Posted by Reese Kaplan at 8:00 AM
It’s Championship Weekend for the NFL and we’ll soon know who advances to the Superbowl and who goes home until mini camps open in August. There’s quality in all four teams yet there are stark differences in how they got to where they are. Some of that skill and fortitude made me compare and contrast the Mets’ own quest for a title.
They are an offensive juggernaut. They rank 7th all time in points per game. They are the Big Red Machine or 1927 Yankeees. Considering how often the Mets struggled to score at all, there is not even a vague parallel to the current Mets team. However, they’re not a one-trick pony. They have a prolific starting quarterback in Matt Ryan, one of the league’s best receivers in Julio Jones, two quality and capable running backs in Devonta Freeman and Tevin Campbell. The Mets hit the long ball. Nothing else. Oh yeah..they also have the guy who leads the league in sacks – Vic Beasley. So they have a balanced attack on both sides of the ball. The Mets’ own defense is pretty offensive. While they are adept at keeping the opposition from scoring, that’s more a tribute to their fine pitching.
Anyone who’s read my thoughts on the Mets is going to be quite surprised by my parallel here. The Packers looked dead and buried until they rallied around their leader, Aaron Rodgers, who pretty much single handedly motivated his team back into contention. Given the outcomes of the past two years, that seems to describe what the apologists attribute to one Terry Collins When the Mets looked lost and ready to pack it in, he was able to keep them focused enough to get into the post season. Despite injuries that threatened their season the Packers are on the brink. However, this parallel is an unfortunate one as I believe the Packers will have hit the end of the road when they face the superior Falcons, just as Terry Collins was not able to motivate his team to win when the game was on the line. Then again, no one is better at the Hail Mary than Aaron Rodgers...

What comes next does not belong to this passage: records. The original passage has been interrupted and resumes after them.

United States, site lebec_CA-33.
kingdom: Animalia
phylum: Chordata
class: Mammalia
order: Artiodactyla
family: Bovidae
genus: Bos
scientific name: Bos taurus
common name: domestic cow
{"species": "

Lead by a Bartolo Colon-like heavy, slow but consistently competent older quarterback, the Steelers have been able to blend in superior young talent on offense like LeVeon Bell and Antonio Brown to know they legitimately have a shot of scoring any time they need to do so. Their once vaunted defense was transformed through the draft and a slew of young players combined to give the Terrible Towel bunch a way of stopping opposing offenses, something they were not able to do last year and early this year. Imagine a team that had enough confidence in its young, unproven players to give them the chance to grow and not bench them after a brief slump (or inexplicably after a good game). Mike Tomlin is no Terry Collins and everyone in Pittsburgh is very happy about that indeed.
Here you have the very blueprint for how a franchise should be run. They constantly look to improve their roster. That’s very un-Alderson of them. They almost never make mistakes. That’s very un-Collins. They use the rules to their advantage and seek to maximize every edge they can find. Again, I find no parallel to Collins. They are not above breaking the rules. I can’t say I’ve ever seen the Mets do that on the field since the allegedly corked bats of Howard Johnson. They don’t care about personal character so long as the player performs and helps them win. Drunk driver Michael Floyd is the latest example of that. Well, the Mets go both ways on character issues. They have turned a blind eye to the likes of Jose Reyes, Jeurys Familia, Marlon Byrd and Bartolo Colon, but quickly parted ways with Frankie Rodriguez and seem ready to do so with Jenrry Mejia. Even though the Mets are not as squeaky clean as they once tried to be it makes you wonder how they would have handled the Aaron Hernandez situation. The Patriots released him immediately and took the salary cap hit when it would have been more beneficial financially to leave him on the roster and have him forfeit his salary as his incarceration made him unable to play. I’d like to think that the Mets would have held public opinion and principle as highly as the Patriots did, but I wouldn’t bet the ranch on it.
My prediction is a Patriots-Falcons Superbowl with my hope being that the Falcons somehow emerge victorious. In the words of comedian Doug Stanhope, “Rooting for the Yankees is like going to a casino and rooting for the house.” Rooting for the Patriots is the football equivalent.